Tempat kau menemukan kamar tidur, ruang keluarga, meja, sofa, dan kamar mandi sepuasnya.

Pemilik baru?

Kami punya solusinya.

Ayah dan ibu yang mencari ranjang bayi pertama untuk Billy?

Kami punya solusinya!

Dari desain modern terbaru hingga klasik masa lalu,

Kau temukan semuanya di sini dengan harga tak tertandingi.

Ada apa, Polly?

Skor kreditmu buruk?

Kapten Clark bilang: Tanpa skor kredit, tak masalah!

Berlayarlah ke dunia kualitas tinggi tanpa pusing soal masalah keuangan.

Datanglah hari ini dan beli sofa, meja dapur, dan lampu lantai.

Serta rangka tempat tidur impianmu.

Dari "Koleksi Furnitur Sultan Ottoman Clark."

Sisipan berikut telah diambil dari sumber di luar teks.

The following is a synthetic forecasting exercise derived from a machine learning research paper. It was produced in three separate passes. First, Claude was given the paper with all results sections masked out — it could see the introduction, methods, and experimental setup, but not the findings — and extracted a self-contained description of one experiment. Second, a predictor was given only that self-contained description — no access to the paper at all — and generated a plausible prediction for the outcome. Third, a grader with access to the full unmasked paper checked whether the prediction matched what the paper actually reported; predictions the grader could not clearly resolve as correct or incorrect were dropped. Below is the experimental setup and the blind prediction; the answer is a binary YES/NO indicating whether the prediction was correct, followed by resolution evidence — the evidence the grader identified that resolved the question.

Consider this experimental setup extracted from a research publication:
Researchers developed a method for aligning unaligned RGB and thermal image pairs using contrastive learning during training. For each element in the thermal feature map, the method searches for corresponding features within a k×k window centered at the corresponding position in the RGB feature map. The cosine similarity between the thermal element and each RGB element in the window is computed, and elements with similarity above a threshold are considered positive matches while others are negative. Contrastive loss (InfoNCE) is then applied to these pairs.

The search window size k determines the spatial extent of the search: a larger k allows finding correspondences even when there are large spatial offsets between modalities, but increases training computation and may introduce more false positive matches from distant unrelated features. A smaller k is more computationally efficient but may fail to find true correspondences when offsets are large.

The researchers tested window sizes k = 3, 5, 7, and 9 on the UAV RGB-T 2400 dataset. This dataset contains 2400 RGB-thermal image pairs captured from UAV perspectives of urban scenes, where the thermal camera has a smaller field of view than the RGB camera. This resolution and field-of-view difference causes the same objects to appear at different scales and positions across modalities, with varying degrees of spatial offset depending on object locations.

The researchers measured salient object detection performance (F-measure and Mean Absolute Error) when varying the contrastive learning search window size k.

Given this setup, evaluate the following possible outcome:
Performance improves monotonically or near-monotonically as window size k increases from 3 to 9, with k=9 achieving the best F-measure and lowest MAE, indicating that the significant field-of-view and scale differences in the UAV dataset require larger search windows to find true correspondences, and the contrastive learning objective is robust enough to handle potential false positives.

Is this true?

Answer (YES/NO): NO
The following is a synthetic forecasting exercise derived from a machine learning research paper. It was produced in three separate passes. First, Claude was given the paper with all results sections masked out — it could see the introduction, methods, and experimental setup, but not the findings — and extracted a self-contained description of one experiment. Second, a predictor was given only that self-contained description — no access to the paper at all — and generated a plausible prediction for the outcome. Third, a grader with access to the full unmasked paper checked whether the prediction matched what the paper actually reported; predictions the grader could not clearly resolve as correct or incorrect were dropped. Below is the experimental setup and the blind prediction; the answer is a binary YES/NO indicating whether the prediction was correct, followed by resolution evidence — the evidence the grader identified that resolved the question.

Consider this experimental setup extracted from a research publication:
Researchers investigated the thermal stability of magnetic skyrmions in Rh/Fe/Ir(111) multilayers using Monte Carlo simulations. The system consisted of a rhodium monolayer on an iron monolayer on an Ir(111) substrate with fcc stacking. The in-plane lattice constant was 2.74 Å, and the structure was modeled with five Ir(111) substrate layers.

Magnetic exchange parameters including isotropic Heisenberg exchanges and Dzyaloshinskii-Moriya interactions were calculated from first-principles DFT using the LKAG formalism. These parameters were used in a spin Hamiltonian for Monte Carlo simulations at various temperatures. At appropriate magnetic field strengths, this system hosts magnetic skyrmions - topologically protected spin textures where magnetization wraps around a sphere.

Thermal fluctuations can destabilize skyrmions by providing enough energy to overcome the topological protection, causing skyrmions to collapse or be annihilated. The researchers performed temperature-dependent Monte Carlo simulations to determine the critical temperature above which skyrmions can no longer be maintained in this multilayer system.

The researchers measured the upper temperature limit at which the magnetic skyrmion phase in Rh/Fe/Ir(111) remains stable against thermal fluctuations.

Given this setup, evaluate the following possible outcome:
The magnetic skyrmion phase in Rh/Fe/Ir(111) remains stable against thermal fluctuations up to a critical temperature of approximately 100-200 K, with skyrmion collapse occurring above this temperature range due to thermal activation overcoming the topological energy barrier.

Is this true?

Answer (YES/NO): NO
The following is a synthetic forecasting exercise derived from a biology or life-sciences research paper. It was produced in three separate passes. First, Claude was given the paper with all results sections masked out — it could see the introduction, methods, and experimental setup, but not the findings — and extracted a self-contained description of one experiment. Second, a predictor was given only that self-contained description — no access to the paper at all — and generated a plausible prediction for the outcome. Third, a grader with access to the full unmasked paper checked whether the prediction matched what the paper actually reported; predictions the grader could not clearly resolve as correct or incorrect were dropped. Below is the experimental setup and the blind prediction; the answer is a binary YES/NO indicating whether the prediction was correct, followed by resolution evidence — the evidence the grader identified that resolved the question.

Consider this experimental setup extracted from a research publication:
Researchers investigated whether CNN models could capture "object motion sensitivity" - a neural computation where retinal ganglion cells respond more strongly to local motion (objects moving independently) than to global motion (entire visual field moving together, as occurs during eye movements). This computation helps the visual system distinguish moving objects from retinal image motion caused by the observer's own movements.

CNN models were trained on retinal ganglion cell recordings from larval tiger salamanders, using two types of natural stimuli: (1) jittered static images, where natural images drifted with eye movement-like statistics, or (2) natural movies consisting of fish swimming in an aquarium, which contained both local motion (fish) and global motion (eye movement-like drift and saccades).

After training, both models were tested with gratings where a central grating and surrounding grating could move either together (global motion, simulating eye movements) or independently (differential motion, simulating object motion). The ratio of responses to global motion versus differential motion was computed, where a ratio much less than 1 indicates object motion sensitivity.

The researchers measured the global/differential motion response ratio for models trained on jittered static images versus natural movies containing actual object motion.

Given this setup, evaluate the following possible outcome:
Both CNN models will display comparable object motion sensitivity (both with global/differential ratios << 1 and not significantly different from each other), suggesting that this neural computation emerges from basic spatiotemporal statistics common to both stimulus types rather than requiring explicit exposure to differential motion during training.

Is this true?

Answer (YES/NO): NO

Di persimpangan Capitol dan McKee, off-ramp 680.

Datanglah hari ini.

Dan bersantailah.

Nikmati kerajaanmu sendiri!

Karena setiap sultan berhak atas singgasananya,

Dan kami punya singgasana untuk kalian semua di Koleksi...

Mustahil!

Apa kau baik-baik saja?

Matikan kameranya.

Tidak apa-apa, aku akan hapus ini.

Matikan kameranya, Bobby.

Baiklah, luar biasa.

Butuh bantuan?

Tidak, aku baik-baik saja.

Jadi kita lanjut syuting atau tidak? -

Kat, kau bisa buka tokonya sekarang.

Sudah buka.

Sebenarnya...

Aku masih belum paham.

Kau ini bajak laut atau sultan?

Akan lebih baik jika kita putuskan itu.

Diamlah.

Papan partikel murahan.

Bisa kau bersihkan ini?

Ambil ini.

Maafkan aku.

Bagaimana keadaannya?

Pembacaan meterannya normal.

Penggunaanmulah yang sebabkan tagihan melonjak.

Dan pemadaman listrik setelah jam kerja?

More Indonesian subtitles for Backrooms

Komentar

No comments yet. Be the first to leave one.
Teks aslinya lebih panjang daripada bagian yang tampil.